Our program of research on the urban brain began in an unlikely way, in a series of workshops under the rather pretentious title, a new sociology for a new century. Our objective was actually more modest than it sounded: it was to bring sociological thinking into conversation with contemporary research in the biosciences, in particular with the neurosciences, and to explore the possibilities of such a conversation in relation to just one important contemporary issue. We deliberately chose to focus on an area that had been the topic of debates in sociology, psychiatry, and politics for many decades: mental health in the city (Fitzgerald, Rose, et al., 2016b; Fitzgerald, Rose, et al., 2016a). We wanted to put together an experiment to see the possibilities, and the limits, of a collaboration that brought together leading research in the social sciences and leading research in the neurosciences. What was possible in this space, and what, if anything, could be gained for understanding the ways in which urban living and human mental life were intertwined? What was it about city life that was so bad for the mental health of many people, at the same time that it was beneficial for others? And what might be the implications of the success or failure of such an experiment for our call for a revitalization of social science?
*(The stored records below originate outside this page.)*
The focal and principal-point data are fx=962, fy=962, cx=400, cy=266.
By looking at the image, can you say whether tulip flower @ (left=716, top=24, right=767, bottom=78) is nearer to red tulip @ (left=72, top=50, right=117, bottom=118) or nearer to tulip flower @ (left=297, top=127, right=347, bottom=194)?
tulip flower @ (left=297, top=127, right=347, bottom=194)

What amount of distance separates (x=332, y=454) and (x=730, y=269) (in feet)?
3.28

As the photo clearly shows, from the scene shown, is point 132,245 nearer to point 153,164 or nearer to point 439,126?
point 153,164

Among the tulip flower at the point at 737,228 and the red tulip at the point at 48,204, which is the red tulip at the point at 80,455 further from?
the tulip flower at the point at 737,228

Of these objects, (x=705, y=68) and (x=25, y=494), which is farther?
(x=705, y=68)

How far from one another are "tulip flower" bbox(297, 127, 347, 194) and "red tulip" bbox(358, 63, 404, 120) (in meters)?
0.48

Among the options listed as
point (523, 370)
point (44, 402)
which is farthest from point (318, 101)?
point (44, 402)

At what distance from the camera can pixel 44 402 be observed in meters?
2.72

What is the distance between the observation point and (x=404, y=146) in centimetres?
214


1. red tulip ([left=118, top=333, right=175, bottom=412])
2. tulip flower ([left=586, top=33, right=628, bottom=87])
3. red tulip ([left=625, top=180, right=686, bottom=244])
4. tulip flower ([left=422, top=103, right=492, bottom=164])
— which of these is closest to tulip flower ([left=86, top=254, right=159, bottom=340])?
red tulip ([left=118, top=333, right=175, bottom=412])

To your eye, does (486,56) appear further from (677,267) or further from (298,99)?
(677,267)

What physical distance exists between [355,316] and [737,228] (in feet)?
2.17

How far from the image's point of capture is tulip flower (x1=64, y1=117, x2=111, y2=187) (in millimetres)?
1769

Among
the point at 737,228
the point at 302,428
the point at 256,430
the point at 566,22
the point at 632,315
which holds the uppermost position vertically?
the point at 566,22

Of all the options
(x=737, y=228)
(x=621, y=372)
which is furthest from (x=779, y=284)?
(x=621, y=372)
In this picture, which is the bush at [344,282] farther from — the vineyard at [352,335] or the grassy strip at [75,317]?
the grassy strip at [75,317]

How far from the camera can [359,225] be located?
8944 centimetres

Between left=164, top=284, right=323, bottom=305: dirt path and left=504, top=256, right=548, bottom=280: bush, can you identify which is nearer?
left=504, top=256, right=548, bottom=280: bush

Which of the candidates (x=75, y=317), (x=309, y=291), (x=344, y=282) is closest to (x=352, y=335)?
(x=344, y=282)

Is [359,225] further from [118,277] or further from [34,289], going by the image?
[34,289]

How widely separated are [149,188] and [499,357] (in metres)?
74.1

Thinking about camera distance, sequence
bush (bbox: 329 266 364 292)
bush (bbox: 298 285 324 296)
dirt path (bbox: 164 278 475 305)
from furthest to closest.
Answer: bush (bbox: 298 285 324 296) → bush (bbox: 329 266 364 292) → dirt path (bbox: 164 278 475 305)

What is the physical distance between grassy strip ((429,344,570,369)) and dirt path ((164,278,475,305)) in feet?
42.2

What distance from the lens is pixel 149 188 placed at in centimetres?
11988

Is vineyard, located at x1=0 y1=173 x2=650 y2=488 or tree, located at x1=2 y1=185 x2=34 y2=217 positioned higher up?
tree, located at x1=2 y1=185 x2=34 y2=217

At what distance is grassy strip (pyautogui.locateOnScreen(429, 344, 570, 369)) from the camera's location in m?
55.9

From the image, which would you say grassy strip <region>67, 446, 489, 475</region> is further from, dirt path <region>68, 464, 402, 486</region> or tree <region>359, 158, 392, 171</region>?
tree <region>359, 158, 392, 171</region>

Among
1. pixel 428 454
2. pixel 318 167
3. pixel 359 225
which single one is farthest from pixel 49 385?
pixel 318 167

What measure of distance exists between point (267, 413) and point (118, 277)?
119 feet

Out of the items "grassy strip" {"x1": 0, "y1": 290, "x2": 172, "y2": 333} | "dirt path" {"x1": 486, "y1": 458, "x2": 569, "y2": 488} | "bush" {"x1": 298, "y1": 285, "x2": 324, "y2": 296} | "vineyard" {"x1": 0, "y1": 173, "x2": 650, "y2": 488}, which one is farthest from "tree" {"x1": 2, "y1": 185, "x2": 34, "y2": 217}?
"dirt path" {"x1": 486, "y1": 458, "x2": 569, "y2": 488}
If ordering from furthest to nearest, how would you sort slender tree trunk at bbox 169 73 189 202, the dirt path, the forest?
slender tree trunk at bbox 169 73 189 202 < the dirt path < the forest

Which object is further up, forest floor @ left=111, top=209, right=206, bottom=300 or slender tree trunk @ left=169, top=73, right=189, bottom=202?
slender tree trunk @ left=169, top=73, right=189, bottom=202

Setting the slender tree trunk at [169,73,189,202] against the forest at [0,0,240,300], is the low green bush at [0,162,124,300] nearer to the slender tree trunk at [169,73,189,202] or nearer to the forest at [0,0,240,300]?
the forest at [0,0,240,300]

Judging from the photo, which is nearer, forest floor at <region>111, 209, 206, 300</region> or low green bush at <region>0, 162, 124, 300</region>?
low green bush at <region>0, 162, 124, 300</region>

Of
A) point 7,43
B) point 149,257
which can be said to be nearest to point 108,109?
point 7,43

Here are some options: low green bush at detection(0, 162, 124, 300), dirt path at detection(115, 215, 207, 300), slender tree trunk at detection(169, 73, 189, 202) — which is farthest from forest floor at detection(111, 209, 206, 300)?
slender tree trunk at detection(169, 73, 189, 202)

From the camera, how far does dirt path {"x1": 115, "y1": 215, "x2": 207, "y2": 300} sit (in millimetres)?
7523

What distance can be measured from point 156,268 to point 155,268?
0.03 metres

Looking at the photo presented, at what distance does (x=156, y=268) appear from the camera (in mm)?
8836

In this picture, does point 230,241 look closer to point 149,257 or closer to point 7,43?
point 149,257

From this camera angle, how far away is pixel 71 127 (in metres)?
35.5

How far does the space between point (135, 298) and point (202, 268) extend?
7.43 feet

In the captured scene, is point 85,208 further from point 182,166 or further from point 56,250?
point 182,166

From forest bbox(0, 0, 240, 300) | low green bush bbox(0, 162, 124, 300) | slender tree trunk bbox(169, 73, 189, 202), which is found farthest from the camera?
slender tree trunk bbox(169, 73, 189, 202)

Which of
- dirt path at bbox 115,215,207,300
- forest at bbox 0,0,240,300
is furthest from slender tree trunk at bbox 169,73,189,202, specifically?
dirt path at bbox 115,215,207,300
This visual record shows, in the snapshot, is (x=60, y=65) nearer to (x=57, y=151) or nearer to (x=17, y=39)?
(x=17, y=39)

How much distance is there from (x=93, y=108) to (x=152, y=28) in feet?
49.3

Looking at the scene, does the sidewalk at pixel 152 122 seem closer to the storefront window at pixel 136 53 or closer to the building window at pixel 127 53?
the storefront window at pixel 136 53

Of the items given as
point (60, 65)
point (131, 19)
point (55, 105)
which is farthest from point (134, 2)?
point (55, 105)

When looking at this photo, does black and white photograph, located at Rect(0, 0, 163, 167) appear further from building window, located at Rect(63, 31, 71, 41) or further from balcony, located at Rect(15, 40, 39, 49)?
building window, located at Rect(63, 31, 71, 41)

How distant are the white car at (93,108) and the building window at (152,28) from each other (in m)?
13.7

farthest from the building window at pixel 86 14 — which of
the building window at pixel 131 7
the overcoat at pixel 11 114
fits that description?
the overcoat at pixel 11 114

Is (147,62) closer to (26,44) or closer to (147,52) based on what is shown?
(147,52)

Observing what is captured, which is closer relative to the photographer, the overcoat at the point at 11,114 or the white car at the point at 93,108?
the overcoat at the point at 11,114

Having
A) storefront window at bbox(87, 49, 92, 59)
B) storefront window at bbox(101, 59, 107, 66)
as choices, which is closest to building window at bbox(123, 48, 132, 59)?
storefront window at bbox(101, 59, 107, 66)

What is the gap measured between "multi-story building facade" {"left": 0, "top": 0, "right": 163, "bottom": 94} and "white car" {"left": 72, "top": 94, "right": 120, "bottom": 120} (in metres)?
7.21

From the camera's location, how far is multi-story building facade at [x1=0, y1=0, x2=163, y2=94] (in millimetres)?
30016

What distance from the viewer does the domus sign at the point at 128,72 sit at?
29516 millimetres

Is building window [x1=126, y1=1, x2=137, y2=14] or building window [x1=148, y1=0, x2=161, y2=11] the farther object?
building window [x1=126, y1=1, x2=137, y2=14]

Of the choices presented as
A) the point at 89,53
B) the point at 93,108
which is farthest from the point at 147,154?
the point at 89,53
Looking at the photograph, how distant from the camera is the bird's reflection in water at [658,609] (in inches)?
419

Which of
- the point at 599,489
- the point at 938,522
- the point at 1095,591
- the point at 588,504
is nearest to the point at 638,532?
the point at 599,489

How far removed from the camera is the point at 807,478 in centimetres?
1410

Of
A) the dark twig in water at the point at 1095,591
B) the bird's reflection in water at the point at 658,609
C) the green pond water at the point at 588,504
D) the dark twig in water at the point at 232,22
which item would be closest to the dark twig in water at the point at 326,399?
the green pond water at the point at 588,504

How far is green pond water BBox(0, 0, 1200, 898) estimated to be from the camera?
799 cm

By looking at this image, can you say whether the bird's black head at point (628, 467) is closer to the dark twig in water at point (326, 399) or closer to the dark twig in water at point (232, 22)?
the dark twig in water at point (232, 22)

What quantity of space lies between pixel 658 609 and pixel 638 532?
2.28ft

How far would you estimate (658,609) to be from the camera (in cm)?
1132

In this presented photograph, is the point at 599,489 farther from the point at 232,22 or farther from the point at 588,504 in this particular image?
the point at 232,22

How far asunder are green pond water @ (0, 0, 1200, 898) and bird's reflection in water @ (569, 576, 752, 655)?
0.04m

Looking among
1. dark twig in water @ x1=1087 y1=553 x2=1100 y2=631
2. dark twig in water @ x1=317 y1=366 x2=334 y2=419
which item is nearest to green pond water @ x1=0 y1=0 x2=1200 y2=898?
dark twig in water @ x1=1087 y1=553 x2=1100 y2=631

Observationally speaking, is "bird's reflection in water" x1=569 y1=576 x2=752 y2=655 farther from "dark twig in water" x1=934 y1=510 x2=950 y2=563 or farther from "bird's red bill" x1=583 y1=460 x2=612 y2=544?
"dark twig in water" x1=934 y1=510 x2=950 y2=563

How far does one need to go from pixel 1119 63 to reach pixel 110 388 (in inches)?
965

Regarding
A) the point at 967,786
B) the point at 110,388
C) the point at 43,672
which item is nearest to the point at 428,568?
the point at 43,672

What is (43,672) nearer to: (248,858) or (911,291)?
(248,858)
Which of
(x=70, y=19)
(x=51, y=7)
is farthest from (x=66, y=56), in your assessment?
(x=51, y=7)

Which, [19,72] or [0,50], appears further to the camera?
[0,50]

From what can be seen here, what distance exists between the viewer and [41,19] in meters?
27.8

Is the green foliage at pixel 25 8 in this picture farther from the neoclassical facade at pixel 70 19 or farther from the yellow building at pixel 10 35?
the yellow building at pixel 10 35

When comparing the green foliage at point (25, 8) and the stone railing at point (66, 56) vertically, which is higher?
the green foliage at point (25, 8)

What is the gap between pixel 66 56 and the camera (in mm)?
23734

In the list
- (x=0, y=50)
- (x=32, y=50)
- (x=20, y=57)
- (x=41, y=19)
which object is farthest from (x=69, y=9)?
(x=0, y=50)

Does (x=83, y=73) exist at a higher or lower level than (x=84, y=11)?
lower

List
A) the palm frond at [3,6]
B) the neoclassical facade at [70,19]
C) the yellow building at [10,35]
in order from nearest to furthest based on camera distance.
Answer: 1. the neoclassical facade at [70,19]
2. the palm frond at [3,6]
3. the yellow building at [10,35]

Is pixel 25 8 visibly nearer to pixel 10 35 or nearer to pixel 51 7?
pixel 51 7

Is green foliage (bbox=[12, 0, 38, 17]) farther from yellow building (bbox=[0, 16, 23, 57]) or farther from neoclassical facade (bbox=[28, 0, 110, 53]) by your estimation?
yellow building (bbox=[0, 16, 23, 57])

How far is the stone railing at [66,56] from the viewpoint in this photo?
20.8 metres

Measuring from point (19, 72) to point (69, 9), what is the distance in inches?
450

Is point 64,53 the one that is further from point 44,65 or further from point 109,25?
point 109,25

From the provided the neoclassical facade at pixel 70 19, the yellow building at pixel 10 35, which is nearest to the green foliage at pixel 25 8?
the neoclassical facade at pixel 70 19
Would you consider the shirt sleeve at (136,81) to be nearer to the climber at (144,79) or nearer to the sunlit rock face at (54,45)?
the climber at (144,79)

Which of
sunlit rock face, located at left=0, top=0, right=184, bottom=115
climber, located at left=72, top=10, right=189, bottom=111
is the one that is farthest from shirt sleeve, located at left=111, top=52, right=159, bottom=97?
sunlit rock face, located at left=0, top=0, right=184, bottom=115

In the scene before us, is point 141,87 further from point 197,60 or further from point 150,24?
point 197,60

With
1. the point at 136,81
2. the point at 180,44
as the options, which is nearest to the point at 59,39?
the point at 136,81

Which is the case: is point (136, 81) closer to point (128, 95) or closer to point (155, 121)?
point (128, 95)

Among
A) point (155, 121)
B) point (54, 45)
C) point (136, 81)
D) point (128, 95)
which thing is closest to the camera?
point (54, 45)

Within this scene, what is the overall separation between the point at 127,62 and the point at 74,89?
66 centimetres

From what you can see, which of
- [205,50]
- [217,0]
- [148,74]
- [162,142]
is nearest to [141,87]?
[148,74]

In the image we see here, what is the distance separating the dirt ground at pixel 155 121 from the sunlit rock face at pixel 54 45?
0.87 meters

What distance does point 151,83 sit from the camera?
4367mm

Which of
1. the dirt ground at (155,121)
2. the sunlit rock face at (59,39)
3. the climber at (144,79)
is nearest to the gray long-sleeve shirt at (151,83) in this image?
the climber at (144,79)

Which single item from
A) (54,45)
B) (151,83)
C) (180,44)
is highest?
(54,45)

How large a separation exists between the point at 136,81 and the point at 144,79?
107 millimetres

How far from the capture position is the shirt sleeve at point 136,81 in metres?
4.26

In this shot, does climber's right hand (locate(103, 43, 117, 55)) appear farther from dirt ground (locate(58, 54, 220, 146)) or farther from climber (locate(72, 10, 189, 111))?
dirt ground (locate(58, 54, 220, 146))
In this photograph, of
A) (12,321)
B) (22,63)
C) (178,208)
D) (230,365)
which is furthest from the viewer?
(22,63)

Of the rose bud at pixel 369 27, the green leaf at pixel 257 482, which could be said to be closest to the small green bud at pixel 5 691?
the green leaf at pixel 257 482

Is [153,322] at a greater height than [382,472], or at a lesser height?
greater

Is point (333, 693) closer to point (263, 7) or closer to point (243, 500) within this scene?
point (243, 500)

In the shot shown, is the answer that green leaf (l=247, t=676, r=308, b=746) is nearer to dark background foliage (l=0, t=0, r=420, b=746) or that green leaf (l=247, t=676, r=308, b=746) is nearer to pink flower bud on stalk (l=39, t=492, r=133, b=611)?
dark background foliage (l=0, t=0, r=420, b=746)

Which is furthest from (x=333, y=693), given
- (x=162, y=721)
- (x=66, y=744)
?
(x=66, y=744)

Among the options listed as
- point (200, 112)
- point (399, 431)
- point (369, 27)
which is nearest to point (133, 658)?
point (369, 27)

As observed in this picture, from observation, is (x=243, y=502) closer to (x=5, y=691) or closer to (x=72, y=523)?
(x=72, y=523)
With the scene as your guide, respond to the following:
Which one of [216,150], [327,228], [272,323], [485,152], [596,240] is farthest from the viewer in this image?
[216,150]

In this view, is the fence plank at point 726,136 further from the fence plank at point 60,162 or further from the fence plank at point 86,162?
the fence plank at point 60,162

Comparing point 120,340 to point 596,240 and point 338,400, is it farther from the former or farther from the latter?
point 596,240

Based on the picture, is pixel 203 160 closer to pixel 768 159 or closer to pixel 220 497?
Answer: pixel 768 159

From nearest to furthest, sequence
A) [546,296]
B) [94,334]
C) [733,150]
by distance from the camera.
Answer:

Of course, there has always been traffic between the social sciences and the life sciences. No one who has tried to understand the nature and development of living organisms could ignore that those organisms make their lives in a world beyond the borders of their bodies, even though in their research that world is so often confined to a few roughly sketched factors or confined to a box termed environment. In their turn, sociology, anthropology, political science, even human geography, have always depended on beliefs about the kinds of creatures that human beings are, seldom articulated, usually drawing implicitly on the particular lay biology that is the common sense in their time and place. Our research, initially funded under a program for transforming social science, was in part driven by dissatisfaction with this dual inheritance. We were motivated not only by our disenchantment with the current state of sociology, but also by a sense that something new was taking shape in the sciences of life, in the many sub-disciplines of biology and neurobiology, and notably in genetics. Genetics, for many social scientists, had long been the last refuge of biological determinism, whatever geneticists might have said about their interest in gene-environment interactions. But now, it seemed, something basic had changed: the scientific necessity of recognizing that the environment was not merely something external to the organism with which an inborn genetic program interacted. As the field moved from genetics to genomics, research was showing that the expression of DNA sequences and their implications for human development, and for health and illness, was fundamentally shaped by the experiences undergone by the organism as it develops in a particular milieu and hence that the pertinent dimensions of that milieubiographical, material, social, even semanticneeded to be characterized and somehow incorporated into investigations and interpretations.